The AI ensures that the team is built based on objective data, not just team leaders’ memory or bias. 

3. Forecast future staffing needs: When a product enters the research phase, SWP leaders manually assess the skill requirement based on past projects. It often causes over-staffing, understaffing, delays, leading to higher costs.

AI analyzes past and present projects, including timelines, required skill sets, project outcomes, and more. 

With AI by their side, SWP leaders are better informed to ensure alignment of talent strategy with business strategy. 

Draup’s AI-driven SaaS platform simplifies strategic workforce planning – A case study 

Intuit, a business and financial management solutions company, leveraged Draup for Talent to scale their workforce planning and improve DEI representation at the top level. 

They looked to solve the following: 

  1. Location feasibility: Understand the viability of various locations for talent acquisition and business operations. 
  2. Competitor insights: Granular insights about competitors for decision-making. 
  3. Diversity, Equity, and Inclusion (DEI): Improve DEI with detailed metrics and analysis to support strategic diversity efforts. 

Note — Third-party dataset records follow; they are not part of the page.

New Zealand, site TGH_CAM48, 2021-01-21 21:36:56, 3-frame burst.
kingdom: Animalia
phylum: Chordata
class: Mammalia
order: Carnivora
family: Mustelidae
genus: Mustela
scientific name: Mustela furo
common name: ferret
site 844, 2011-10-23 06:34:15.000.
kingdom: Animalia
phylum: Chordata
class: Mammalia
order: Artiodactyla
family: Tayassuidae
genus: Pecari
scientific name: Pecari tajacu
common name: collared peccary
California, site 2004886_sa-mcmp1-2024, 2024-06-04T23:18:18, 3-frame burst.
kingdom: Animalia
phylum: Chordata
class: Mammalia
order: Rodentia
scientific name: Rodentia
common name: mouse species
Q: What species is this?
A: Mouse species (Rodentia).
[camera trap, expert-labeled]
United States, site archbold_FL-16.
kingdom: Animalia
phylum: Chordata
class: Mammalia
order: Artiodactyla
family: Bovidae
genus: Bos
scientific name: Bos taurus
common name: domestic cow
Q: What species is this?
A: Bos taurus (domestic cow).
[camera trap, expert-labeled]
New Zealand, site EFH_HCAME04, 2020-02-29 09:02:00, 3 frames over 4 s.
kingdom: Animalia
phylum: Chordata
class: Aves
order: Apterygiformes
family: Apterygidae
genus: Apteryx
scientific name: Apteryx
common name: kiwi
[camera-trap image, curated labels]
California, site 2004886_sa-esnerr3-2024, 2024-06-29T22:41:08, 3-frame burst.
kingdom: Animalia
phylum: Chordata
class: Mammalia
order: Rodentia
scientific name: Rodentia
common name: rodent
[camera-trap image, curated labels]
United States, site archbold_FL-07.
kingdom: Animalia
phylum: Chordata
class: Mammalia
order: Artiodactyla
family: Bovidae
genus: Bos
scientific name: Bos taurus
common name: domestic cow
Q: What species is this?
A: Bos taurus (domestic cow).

Intuit utilized Draup’s Location Intelligence, Competitor Insights, and DEI Metrics features and achieved the following outcome: 

  1. Strategic expansion: Intuit expanded its operations and tapped into new markets aligned with their business goals. 
  2. DEI improvements: Draup contributed to a more inclusive hiring strategy, resulting in a marked increase at the executive level and across the company. 

Draup’s cognitive engine built with state-of-the-art cloud architecture of advanced AI & ML models analyzes over 10 million data points across 33 industries and over 4 million career paths. 

The insights into the talent ecosystem assists HR to develop a strategic workforce plan in real-time and achieve business objectives.